NEW YORK — Stocks rose sharply Monday after the leaders of France and Germany promised to strengthen Europe’s banks. The Dow Jones industrial average jumped more than 250 points, led by Bank of America.

German Chancellor Angela Merkel and French President Nicolas Sarkozy said a “comprehensive response” to the debt crisis would be finalized by the end of the month, including a plan to make sure that banks have adequate capital. That reassured investors, even though the leaders provided few specifics.

The Dow jumped 254 points, or 2.3 percent, to 11,356 at 10:15 a.m. Bank of America Corp. rose 4.8 percent, the most of the 30 companies that make up the index. JPMorgan Chase & Co. rose 4.2 percent.

The Standard & Poor’s 500 index rose 31, or 2.7 percent, to 1,187. Oil and gas driller Nabors Industries Ltd. rose 9 percent, the most of any company in the S&P, after oil rose above $85 a barrel. It hit a 12-month low of $75 a barrel last week.

The Nasdaq composite index rose 71, or 2.9 percent, to 2,551.

Netflix Inc. rose 6 percent after the company abandoned its widely panned decision to separate its DVD-by-mail and Internet streaming services. Subscribers will still be able to use both services under one account and one password.

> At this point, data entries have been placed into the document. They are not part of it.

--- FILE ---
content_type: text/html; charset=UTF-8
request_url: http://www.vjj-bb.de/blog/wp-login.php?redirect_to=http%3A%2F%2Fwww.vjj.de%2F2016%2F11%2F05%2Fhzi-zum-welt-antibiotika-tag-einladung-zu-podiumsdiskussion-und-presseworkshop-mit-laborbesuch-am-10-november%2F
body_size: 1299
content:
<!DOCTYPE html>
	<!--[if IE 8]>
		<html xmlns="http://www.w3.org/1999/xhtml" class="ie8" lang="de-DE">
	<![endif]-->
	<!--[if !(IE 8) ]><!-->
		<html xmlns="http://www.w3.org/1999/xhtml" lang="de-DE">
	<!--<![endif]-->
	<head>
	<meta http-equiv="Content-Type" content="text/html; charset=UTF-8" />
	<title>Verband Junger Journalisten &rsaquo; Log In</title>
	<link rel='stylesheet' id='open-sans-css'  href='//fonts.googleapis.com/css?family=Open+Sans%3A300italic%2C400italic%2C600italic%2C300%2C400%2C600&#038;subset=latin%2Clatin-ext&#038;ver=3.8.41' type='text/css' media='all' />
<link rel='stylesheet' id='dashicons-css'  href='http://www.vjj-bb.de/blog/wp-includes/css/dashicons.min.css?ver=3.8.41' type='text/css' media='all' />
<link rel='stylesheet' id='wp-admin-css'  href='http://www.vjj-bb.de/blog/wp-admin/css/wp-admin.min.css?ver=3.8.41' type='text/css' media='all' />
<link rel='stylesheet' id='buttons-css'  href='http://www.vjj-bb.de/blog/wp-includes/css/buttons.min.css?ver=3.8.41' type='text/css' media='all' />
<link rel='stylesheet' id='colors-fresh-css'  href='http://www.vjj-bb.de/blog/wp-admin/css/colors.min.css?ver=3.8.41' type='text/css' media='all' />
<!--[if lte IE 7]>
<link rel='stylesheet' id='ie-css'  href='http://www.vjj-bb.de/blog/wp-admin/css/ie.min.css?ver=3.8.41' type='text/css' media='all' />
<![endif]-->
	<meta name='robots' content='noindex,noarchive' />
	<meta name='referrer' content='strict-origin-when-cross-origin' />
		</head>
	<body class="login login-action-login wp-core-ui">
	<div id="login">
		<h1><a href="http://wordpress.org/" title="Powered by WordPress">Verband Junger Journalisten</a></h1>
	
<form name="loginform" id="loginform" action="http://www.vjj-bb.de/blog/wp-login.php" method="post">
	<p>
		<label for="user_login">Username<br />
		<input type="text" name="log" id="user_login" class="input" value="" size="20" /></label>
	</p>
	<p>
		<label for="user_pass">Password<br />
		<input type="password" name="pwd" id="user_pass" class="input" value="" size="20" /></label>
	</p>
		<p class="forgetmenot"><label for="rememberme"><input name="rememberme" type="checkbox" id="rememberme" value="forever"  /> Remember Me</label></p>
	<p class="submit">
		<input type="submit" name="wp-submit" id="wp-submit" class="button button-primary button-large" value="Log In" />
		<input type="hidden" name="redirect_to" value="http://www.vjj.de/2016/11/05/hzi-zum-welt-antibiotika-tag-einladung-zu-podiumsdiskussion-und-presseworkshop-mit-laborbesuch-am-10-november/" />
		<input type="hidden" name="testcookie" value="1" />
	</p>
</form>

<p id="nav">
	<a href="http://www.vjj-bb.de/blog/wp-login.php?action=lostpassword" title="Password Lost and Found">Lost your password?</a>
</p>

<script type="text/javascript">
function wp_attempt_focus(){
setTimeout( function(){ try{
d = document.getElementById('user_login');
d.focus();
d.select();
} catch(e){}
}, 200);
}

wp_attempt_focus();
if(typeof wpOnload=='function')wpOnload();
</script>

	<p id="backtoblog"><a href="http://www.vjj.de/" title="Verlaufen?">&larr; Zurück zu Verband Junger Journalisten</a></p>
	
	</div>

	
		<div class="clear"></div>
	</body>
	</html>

Investors were also relieved that troubled Franco-Belgian bank Dexia was being rescued and partially nationalized. Dexia became the first European bank to need a rescue because of the region’s debt crisis. It owns large amounts of government bonds of indebted countries like Greece and Italy.

In the U.S., bond trading is closed for the Columbus Day holiday.

Yahoo Inc. jumped 3 percent to $15.95 following reports that founder Jerry Yang may organize a buyout of the company with private equity investors.

Alcoa Inc. will become the first major U.S. company to report third-quarter results after the closing bell Tuesday. The aluminum maker’s stock was up 3.9 percent to $10.06 in early trading.